Nicholas Alexander’s Mud Pie is certainly a short film for those who enjoy the stranger side of 80s horror, and it’s certainly not for those who are squeamish. It tracks the character of Bill as he arrives home to encounter a delicious-looking mud pie on his table, as Bill begins to tuck into his pudding he quickly realises that this isn’t a normal cake. Alexander’s film capture the weird and wonderful essence of movies like Tetsuo: The Iron Man & John Carpenter’s The Thing with its nostalgia-soaked blend of sci-fi body horror. Twelve Cabins spoke with Alexander about the inspiration behind his short, and the challenges of working with live worms.
This film is totally disgusting in the best way! How did you come up with the idea for it?
The idea for Mud Pie came from anthology stories like Twilight Zone and SCP type monsters. The original idea of Mud Pie was about a guy addicted to cigarettes and trying to quit, but everywhere he went, everything he ate, and everything he drank he always saw cigarettes; however, I changed it to make it more like a 70s/80s psychological body horror movie, especially, with adding the idea of the worms becoming what they kill similar to how the Thing in The Thing and the T-1000 from Terminator 2: Judgment Day.
I never thought I’d be asking anyone this but could you walk us through the process of handling all the worms?
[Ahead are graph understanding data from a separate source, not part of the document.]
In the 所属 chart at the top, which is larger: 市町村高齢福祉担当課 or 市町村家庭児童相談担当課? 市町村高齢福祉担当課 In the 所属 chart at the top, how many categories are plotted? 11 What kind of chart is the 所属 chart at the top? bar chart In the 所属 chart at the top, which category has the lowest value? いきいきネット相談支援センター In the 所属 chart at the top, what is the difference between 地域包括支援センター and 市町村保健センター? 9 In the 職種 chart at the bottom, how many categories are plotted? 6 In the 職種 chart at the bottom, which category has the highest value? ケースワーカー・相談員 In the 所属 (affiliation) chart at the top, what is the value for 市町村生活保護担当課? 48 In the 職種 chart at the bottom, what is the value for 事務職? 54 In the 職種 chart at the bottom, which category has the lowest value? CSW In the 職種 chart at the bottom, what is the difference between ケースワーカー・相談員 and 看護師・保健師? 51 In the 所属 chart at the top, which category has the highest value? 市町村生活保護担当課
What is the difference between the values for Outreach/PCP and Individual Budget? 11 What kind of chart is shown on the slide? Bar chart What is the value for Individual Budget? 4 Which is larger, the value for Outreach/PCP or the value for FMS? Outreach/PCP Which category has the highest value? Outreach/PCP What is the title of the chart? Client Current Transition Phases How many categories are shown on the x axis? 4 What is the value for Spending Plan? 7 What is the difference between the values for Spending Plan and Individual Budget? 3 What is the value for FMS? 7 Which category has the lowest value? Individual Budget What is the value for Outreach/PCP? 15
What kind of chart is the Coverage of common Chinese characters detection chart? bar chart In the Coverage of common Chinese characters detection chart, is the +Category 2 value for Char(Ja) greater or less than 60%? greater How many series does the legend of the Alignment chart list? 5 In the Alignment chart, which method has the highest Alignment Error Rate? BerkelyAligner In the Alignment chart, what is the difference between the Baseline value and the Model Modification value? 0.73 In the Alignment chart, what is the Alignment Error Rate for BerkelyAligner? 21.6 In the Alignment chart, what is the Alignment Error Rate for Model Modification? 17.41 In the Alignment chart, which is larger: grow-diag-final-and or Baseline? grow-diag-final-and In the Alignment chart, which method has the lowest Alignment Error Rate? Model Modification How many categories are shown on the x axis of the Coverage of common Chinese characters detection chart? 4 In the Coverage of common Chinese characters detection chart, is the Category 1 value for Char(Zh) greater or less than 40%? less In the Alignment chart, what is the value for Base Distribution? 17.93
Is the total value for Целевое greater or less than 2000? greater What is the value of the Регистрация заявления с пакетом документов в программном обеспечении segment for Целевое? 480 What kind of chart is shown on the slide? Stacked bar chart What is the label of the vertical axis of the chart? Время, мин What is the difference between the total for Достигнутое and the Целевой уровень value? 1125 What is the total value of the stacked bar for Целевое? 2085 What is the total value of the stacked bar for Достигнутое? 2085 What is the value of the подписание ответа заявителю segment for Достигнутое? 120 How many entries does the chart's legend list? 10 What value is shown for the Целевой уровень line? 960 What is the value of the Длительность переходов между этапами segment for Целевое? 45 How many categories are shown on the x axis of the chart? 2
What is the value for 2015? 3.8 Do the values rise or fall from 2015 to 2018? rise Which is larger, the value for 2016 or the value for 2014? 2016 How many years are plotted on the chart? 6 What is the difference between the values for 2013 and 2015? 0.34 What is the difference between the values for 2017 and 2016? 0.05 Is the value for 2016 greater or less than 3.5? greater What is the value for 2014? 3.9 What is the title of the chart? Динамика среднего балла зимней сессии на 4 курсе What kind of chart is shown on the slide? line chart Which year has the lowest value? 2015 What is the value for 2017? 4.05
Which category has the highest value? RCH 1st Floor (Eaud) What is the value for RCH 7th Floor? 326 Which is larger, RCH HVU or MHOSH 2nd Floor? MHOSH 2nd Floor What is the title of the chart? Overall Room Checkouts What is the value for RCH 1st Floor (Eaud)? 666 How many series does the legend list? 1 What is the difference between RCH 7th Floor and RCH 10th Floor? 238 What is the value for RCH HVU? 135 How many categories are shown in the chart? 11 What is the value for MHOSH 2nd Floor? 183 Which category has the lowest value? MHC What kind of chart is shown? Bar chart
How did you obtain them and what challenges did they create for you when shooting?
My Producers and I obtained the worms by doing research on different types to find the look and feel for the film. The worms came a few after days after I ordered them on Amazon, I then got compost and cared for the worms throughout shooting through research. The challenges faced when shooting the worms, especially the many worms like at the end, was that they would move in different directions and not wiggle in place like I was hoping; so, we would adjust and adapt ourselves to how the worms would move and react to get the shots we needed with them.
How did Landon find working with them?
I’m pretty sure he wasn’t a big fan of them when he took them out of his mouth or when they were on his face and body, but Landon was a champ working with the worms, especially more than me, because he likes to fish and is comfortable with worms. Also, he understood how we would shoot he worm sequences, as well as, quickly adapted to change when the worms wouldn’t stay situated during certain shots.
What inspired your decision to shoot the film 4:3?
The decision to shoot in 4:3 was inspired by older horror films, especially from the 70s and 80s. Also, the 4:3 gave it a claustrophobic feel that made Landon’s character seem more trapped and unable to escape his fate.
You mentioned 70s and 80s body horror as influence, I was definitely getting some Tetsuo: The Iron Man vibes from Mud Pie. I think it was that mix of obscene body horror and the enclosed 4:3 frame, were there any particular body horror films that you visuallydrew influence from?
There were many influences for Mud Pie from Directors such as Carpenter, Cronenberg, and Kubrick; however, the horror movie that influenced Mud Pie the most was John Carpenter’s The Thing, as well as, The Twilight Zone original TV show.
What attracts you to making horror films like Mud Pie?
What attracts me to making horror films are the amount of stories one can tell, each with different themes and ideas, where each one can scare, disgust, and horrify you in different ways that keep you at the edge of your seat.
What’re you working on now?
Currently, I’m working on an Alien Sci-Fi Psychological Horror Short Film called Beyond The Skies. This will be my most exciting and challenging short film yet to make, and I can’t wait for people to see it!